Lectures conseillées:
La crise de la progressivité, par le cercle des fiscalistes
Les propositions de réforme fiscale de Bruno Colmant, un économiste étiqueté à droite (il fut chef de cabinet de Didier Reynders) qui se déplace de plus en plus à gauche sur l'échiquier politique. Après avoir proposé de revoir les intérêts notionnels qu'il contribua à mettre en place, il parle maintenant d'une "progressivité intelligente", qui" augmenterait légèrement le minimum non imposable (...) au prix d'une augmentation modique des taux d'imposition dans les barèmes les plus élevés". Il préconise aussi de revenir à la globalisation des revenus, de sorte que les revenus financiers soient à nouveau inclus dans les barèmes progressifs (proposition déjà émise par le PS). Quand on sait que Bruno Colmant veut aussi sortir de la dette par l'inflation, il est tentant de le faire figurer au palmarès des économistes belges qui, à l'instar de Paul De Grauwe, ont effectué, si pas un virage à 180 degrés, une belle courbe rentrante au cours de leur carrière.

mardi 11 mars 2014

Quand Berlin et Londres s'allient pour protéger l'opacité fiscale des multinationales

Les multinationales ne seront finalement pas obligées de publier un rapport annuel sur les taxes payées et les subsides reçus dans les pays de l'Union européenne. Cet échec à établir une transparence basique est un scandale, qui n'a pourtant reçu qu'un faible écho dans les médias.

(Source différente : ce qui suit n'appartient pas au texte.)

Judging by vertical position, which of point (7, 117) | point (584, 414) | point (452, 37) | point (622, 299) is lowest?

Un peu de contexte: en mai 2013, les dirigeants européens sont réunis dare-dare pour parler fiscalité. La multiplication de des scandales les y oblige: l'OffshoreLeaks, l'affaire Cahuzac en France, et en Allemagne les déboires d'Uli Hoeness (dont le procès vient de s'ouvrir). Dans leurs conclusions, ils trompettent une série de mesures pour boucher les trous du filet fiscal et pour rendre plus transparente la fiscalité des multinationales.
L'un des objectifs annoncés est de conclure pour fin 2013 une révision de la directive sur l'épargne. Cet important instrument de lutte contre l'évasion fiscale s'est rapidement avéré inefficace, mais le Luxembourg et l'Autriche refusent de le réparer, comme on l'a relaté ici à de multiples reprises. En ce mardi 11 mars 2014 où j'écris ces lignes, le Luxembourg a une nouvelle fois refusé d'approuver les modifications. Face à la pression internationale massive dans ce dossier, les pays de secret bancaire ne pourront toutefois plus résister longtemps. D'ici quelques années, la transparence devrait être plus grande sur les revenus financiers des personnes. 

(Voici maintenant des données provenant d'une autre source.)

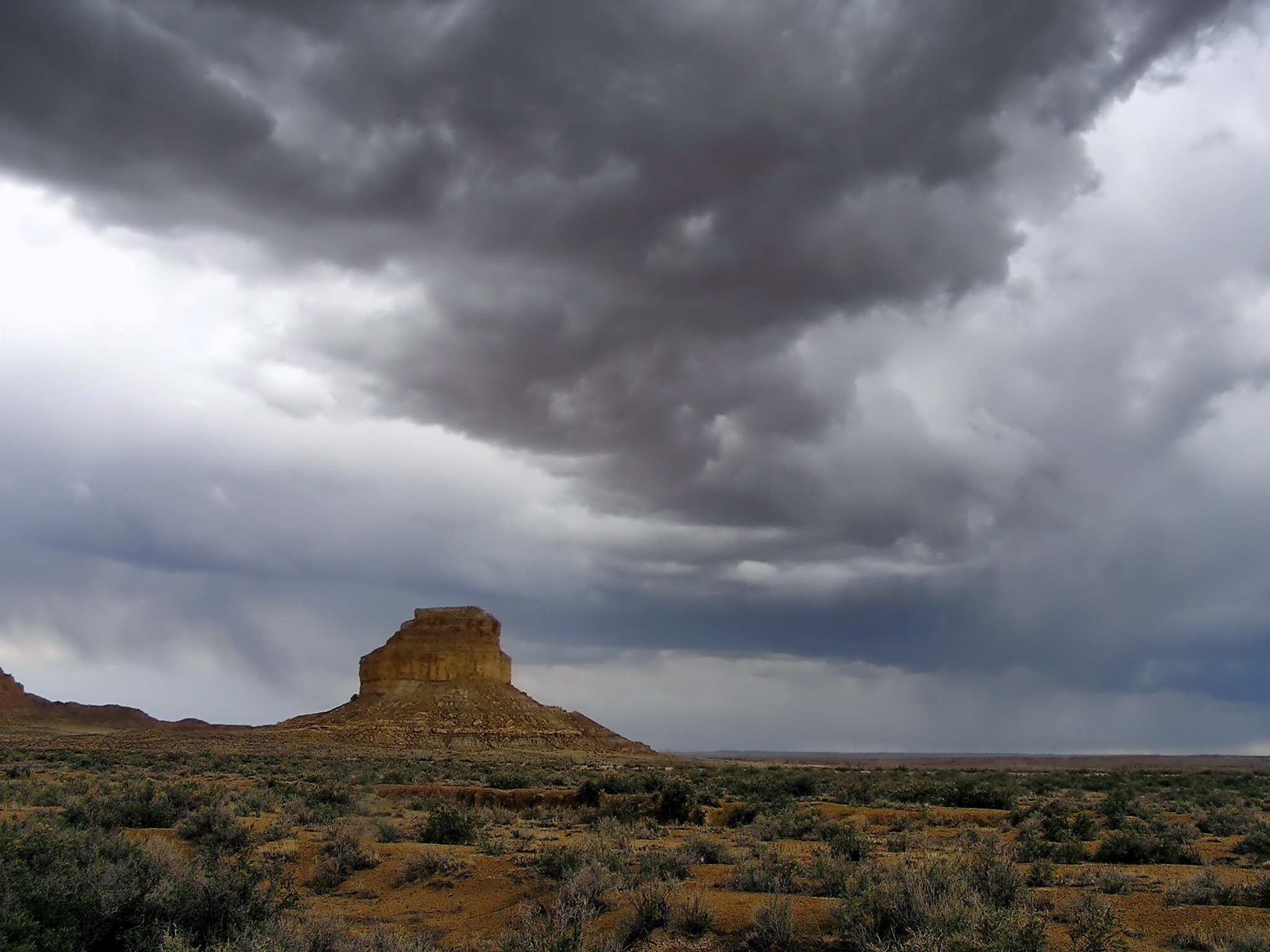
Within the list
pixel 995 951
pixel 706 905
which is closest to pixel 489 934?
pixel 706 905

Côté entreprises, par contre, l'optimisation fiscale a de beaux jours devant elle. Une grosse minorité de pays a réussi à faire dérailler le projet d'obliger les grosses sociétés à dévoiler l'impôt payé et les subsides reçus dans chaque pays d'implantation (ici). Difficile de voir, pourtant, en quoi il s'agirait d'informations confidentielles. Au contraire, ce sont des informations d'intérêt public.
Derrière le Royaume-Uni et l'Allemagne, nouvel axe conservateur de l'Union, le Luxembourg, l'Irlande, la Lettonie et la Hongrie se sont entendus pour bloquer un progrès dont leurs Premiers ministres avaient pourtant approuvé le principe au sommet de mai. Prétexte: le dossier n'est pas mûr. La Commission a été chargée de préparer un rapport d'ici... 2018. Il faudra sans doute de nouveaux scandales pour que ce calendrier scandaleusement lent soit revu.